Esse artigo ia se chamar: “e os gatos?”. Quem me conhece sabe que incorporo ao conceito de gatos, os cachorros, esses últimos uns gatos mais estabanados.
Todos os dias recebo e compartilho pedidos de adoção de animais em Cuiabá e Várzea Grande.
São umas fofuras: gatinhos, cachorrinhos, filhotes, as carinhas mais gente boa do mundo, precisando de comida, carinho, família… e fico imaginando que a maioria não terá nada disso. Com muita sorte, um abrigo os acolherá.
Vemos essa multiplicação de gatos e cachorros nas ruas como se não tivesse o que fazer.
Entre os desafios da vida urbana está o elevado índice de animais nas ruas. Só em Cuiabá, com base em estatísticas da Organização Mundial da Saúde (OMS), são pelo menos 12 mil pets entre cães e gatos em situação de rua (e se reproduzindo).
Há o que fazer com esse problema?
É consenso que a castração é a solução de curto prazo mais viável. Cada uma dessas carinhas fofas recém-nascidas, se não castradas, em seis meses se multiplicarão em progressão geométrica.
E assim vemos a população, cujo coração se condoi, se organizar.
Tenho um amigo que todo mês tira de seu salário o suficiente para dez quilos de ração e uma castração, e doa para uma voluntária que sozinha, alimenta 40 pontos de alimentação na cidade.
Conheço outra que todo mês faz uma rifa – daquelas com nomes nas cartelas, sabe? – para alimentar e custear tratamento de animais.
Conheço gente devendo nas clínicas veterinárias que aceitam receber os animais e receber sabe Deus quando.

DADOS FORNECIDOS.
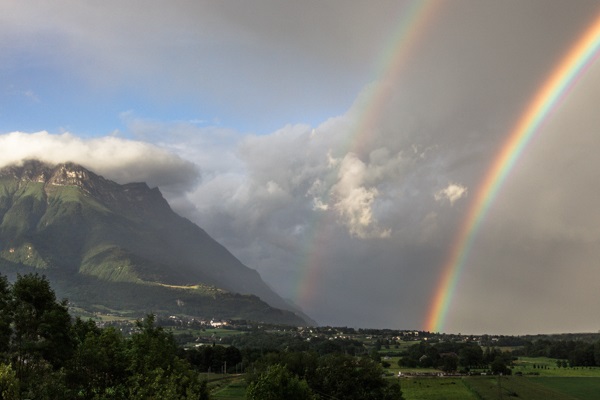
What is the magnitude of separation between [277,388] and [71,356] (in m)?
37.4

INSTRUÇÕES.
**1)** Responda com base no texto sobre animais de rua em Cuiabá:
(a) Segundo as estatísticas da OMS citadas, quantos cães e gatos, no mínimo, vivem em situação de rua em Cuiabá?
(b) Qual medida é apontada como a solução de curto prazo mais viável?
(c) Quantos pontos de alimentação a voluntária apoiada pelo amigo mantém sozinha?
**2)** Prossiga o texto sobre animais de rua em Cuiabá a partir da última frase apresentada.
Os dados constituem material independente, sem relação com o texto sobre animais de rua em Cuiabá.

RESPOSTAS.
**1)**
(a) Pelo menos 12 mil.
(b) A castração.
(c) 40 pontos.

**2)**
Conheço um pedreiro que mora em uma casa inacabada, pois tudo o que ganha, investe em ração.
E tantas e tantas pessoas com uma média de dez animais por casa, sustentando verdadeiras ONGs informais.
Tudo custa. Tudo sai dos próprios bolsos e necessidades das famílias.
E assim, surgem iniciativas até mais organizadas (como a doação de tampinhas para vender e custear castrações).
Mas como castrar uma quantidade tão grande de animais? De fato, somente o poder público – município, Estado e União – têm condições para produzir uma ação em massa dessa magnitude.
Especificamente quanto aos animais domésticos, o dever é dos municípios.
O problema é de saúde pública e precisa ser encarado pelo executivo como tal.
Para se ter ideia do quão precária se transformou a discussão de políticas públicas sobre animais abandonados, em Cuiabá existem pelo menos 30 projetos de lei em tramitação e na Assembleia Legislativa, são pelo menos 20 projetos que abordam o tema, inclusive criando política de castração itinerante e clínica veterinária pública.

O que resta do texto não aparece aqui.